Wcześniej prokuratura Turcji zażądała aresztowania jednego z emerytowanych admirałów Erguna Mengi, a wobec kolejnych dziewięciu - nałożenia aresztu domowego. Sprawa została przekazana do sądu w celu ustanowienia środka zapobiegawczego.
4 kwietnia opublikowano list 104 emerytowanych tureckich admirałów. Nazwali konwencję z Montreux dyplomatycznym zwycięstwem Turcji, która przywróciła suwerenne prawa do cieśniny Bosfor i Dardanele. Admirałowie uznali również za niedopuszczalną dyskusję o rewizji umowy w związku z projektem kanału Stambuł, który powinien przebiegać równolegle do Bosforu i łączyć Morze Marmara z Morzem Czarnym. W związku z wypowiedziami prezydenta Turcji Recepa Tayyipa Erdogana o możliwym opracowaniu nowej ustawy zasadniczej kraju autorzy listu wezwali do zachowania tureckiej konstytucji.
Erdogan nazwał list emerytowanych admirałów niedopuszczalnym, zauważając, że wojsko nie może ingerować w politykę. Jednocześnie potwierdził swoje zaangażowane w konwencję z Montreux, nie wykluczając przyszłej dyskusji na ten temat „ze względu na lepsze warunki”.
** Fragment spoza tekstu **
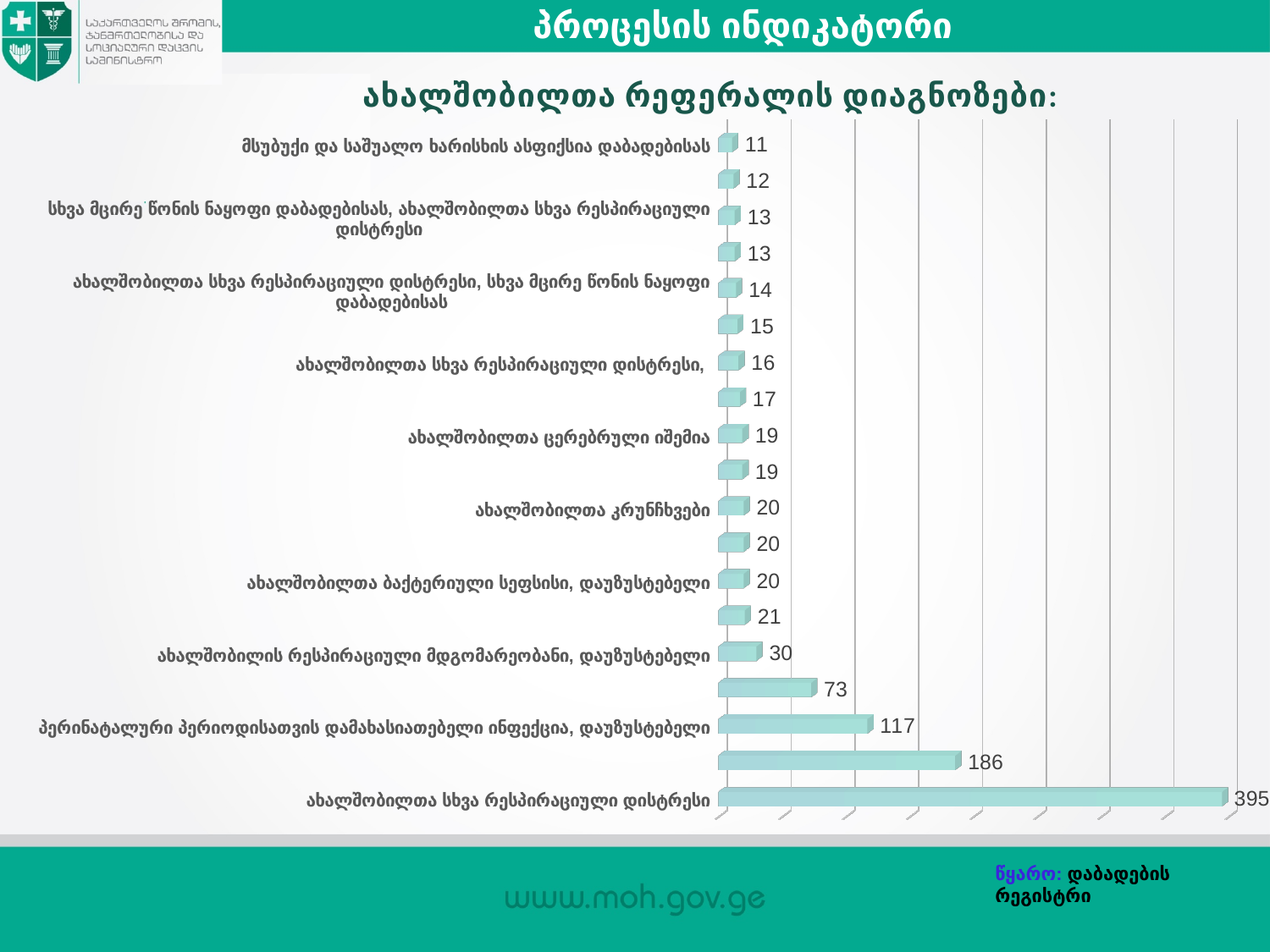
What is the value for ახალშობილთა ცერებრული იშემია? 19 Which category has the highest value? ახალშობილთა სხვა რესპირაციული დისტრესი What is the value for მსუბუქი და საშუალო ხარისხის ასფიქსია დაბადებისას? 11 What is the value for ახალშობილთა სხვა რესპირაციული დისტრესი (the bottom bar)? 395 What is the value for ახალშობილის რესპირაციული მდგომარეობანი, დაუზუსტებელი? 30 What is the value for პერინატალური პერიოდისათვის დამახასიათებელი ინფექცია, დაუზუსტებელი? 117 What is the title of the chart? ახალშობილთა რეფერალის დიაგნოზები: Which is larger: the value for ახალშობილთა კრუნჩხვები or the value for ახალშობილთა ცერებრული იშემია? ახალშობილთა კრუნჩხვები What type of chart is shown on the slide? bar chart Which category has the lowest value? მსუბუქი და საშუალო ხარისხის ასფიქსია დაბადებისას How many bars are plotted in the chart? 19 What is the difference between the value for ახალშობილთა სხვა რესპირაციული დისტრესი (395) and the value for პერინატალური პერიოდისათვის დამახასიათებელი ინფექცია, დაუზუსტებელი (117)? 278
Konwencja z Montreux z 1936 roku zachowuje swobodę przepływu przez Bosfor i Dardanele dla statków handlowych wszystkich krajów zarówno w czasie pokoju, jak i podczas wojny. Jednak zasady przepływu okrętów wojennych są inne dla państw czarnomorskich i spoza Morza Czarnego. W przypadku okrętów wojennych mocarstw spoza Morza Czarnego wprowadzono istotne ograniczenia, dotyczące klasy i czasu przebywania na tych wodach.